İkinci olarak, Gövsa'nın kitabı dönemin tartışmalarına önemli bir katkıydı. Sevi'nin mesihlik hareketi Osmanlı İmparatorluğu'nda gerçekleşmiş ve önemli izler bırakmış olduğu halde, o dönemde Sabatay Sevi hakkında yazılmış Türkçe bir kitap bulunmuyordu. 1920'lerde yeni Türkiye Cumhuriyeti hükümeti Türk Ulusunun birliğini kurma çalışmalarına başladığı dönemde Sabataycıların kimliği genç cumhuriyet için önemli bir soru haline geldi: Sabataycılar kimdi? (Galanté, s. 57) Diğer bir deyişle Türk ve Müslüman mıydılar? "Türkler ve Yahudiler" ve "Vatandaş Türkçe Konuş" kitaplarının vatanperver yazarı Galanté, bu konunun hassasiyetini fark ettiği için bu konuda Fransızca yazmayı seçmişti.
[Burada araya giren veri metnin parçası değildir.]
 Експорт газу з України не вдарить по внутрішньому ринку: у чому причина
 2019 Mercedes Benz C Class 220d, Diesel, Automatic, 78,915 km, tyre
Gövsa, Galanté'nin araştırmasını Türkçeleştirerek o güne kadar konu hakkında yazılmış en doğru ve kapsamlı araştırmayı Türk okurlarına sunmuş oldu.
Gövsa'nın kitabının önemi, bu kitabın baskısının tükenmiş olduğu son elli yılda Sevi ve Sabataycılar hakkında çıkan daha yeni kitaplarla karşılaştırıldığında ortaya çıkıyor. Gövsa Sabataycılar'ın yaşayan mı, yoksa yok olan bir topluluk mu olduğu tartışmasına katılmış olsa da onları kendi tarih ve dinleri içinde anlamaya çalışmıştı. Ne onları inançları nedeniyle yargılamış ne de kitabını onlara karşı açık bir önyargıyla yazmıştı.
Sabataycılar asimile olup değişik âdetlerini bir tarafa bıraktıkları halde, son elli yıl boyunca Türkiye'de çeşitli yazarlar tarafında saldırıya uğradılar. Bugün Türkiye'de kitapçılarda bu konuda yaygın olarak satılan kitaplar komplo teorileri ve hâlâ varlığını sürdüren çok sayıda kötü niyetli Sabataycı'nın bulunduğu iddiaları ile dolu. Ne yazık ki Prof. Dr. Abdurrahman Küçük'ün "Dönmeler ve Dönmelik Tarihi" de (şimdi Dönmeler Tarihi adı altında ikinci baskısında, Hamle Basın, İstanbul, 1997) konu hakkında yazılmış tek akademik kitap olmasına rağmen, açıkça Yahudi ve Sabataycı karşıtı bir yaklaşımla yazılmış.
Öyle ki, Küçük'ün kitabının bibliyografyası Nazi Almanyası döneminde yazılmış anti-Semitik kitaplarla dolu. Bu yaklaşım da kitabı, objektif bir araştırmanın sahip olabileceği entelektüel değerden yoksun bırakıyor.
Gövsa'nın çoktan baskısı tükenen Sabatay Sevi adlı kitabı, Türkçe'de Osmanlı Musevileri'nin mesihi ve onun Türkiye Cumhuriyeti'ndeki izleri üzerine yazılmış ilk ve tek ciddi çalışma olması nedeniyle yeniden basılmayı hak ediyor. Objektif ve hatta özgün olmayan, çoğu Galanté'nin yazdıklarına dayandırılan kitap, bugün konu hakkında Türk okuruna sunulan diğer kitaplardan çok daha iyi.